Symbols

As BE is often used for viewing memory dumps from embedded programs, support for symbol tables is highly desirable. Although BE technically need only support one format, it actually supports a few of the more commonly used formats to avoid a proliferation of symbol file conversion programs.

BE supports :-

ARM linker .sym
Linux Kernel symbols
AIX NM
link.exe .map
NetWare .map
L80 .SYM
SDCC .noi

ARM linker .sym

The arm symbol format is the default. Each non-blank line in the symbol file has the symbol name, followed by a number of spaces, followed by the address specified in hex (without an 0x prefix). Additional information is sometimes present on the end of the line (particularly if overlays are used), but this is ignored.

Linux Kernel symbols

On a Linux computer, the 'proc' filesystem provides a special file called /proc/ksyms. Each line of this file has an address in hex (without an 0x prefix), followed by a space, followed by the symbol name.

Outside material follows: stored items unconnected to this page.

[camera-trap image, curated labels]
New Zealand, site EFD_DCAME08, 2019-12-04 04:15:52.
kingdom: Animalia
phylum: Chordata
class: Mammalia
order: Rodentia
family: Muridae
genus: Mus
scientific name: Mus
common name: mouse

This is the ksyms symbol table format.

eg: assuming kernel.dat is a dump of the kernels memory :-

be -Y ksyms -y /proc/ksyms kernel.dat

Note that sometimes the address and symbol are followed by more information. This additional information is ignored.

Linux has a symbol versioning convention whereby it can append a suffix to each symbol. The suffix varies depending upon the type of Linux kernel in use, ie: whether it is SMP or not, or compiled in '2GB mode' or not. BE has the following symbol formats, which strip the indicated suffix of each symbol as it is read :-

BE symbol format what suffix is stripped
ksyms_R _Rhhhhhhhh
ksyms_Rsmp_ _Rsmp_hhhhhhhh
ksyms_R2gig_ _R2gig_hhhhhhhh
ksyms_Rsmp2gig_ _Rsmp2gig_hhhhhhhh

BE symbol format	what suffix is stripped
`ksyms_R`	`_Rhhhhhhhh`
`ksyms_Rsmp_`	`_Rsmp_hhhhhhhh`
`ksyms_R2gig_`	`_R2gig_hhhhhhhh`
`ksyms_Rsmp2gig_`	`_Rsmp2gig_hhhhhhhh`

In the above hhhhhhhh are lower case hex digits, which contain the versioning information. BE allow 8 or 16 digits in the versioning information.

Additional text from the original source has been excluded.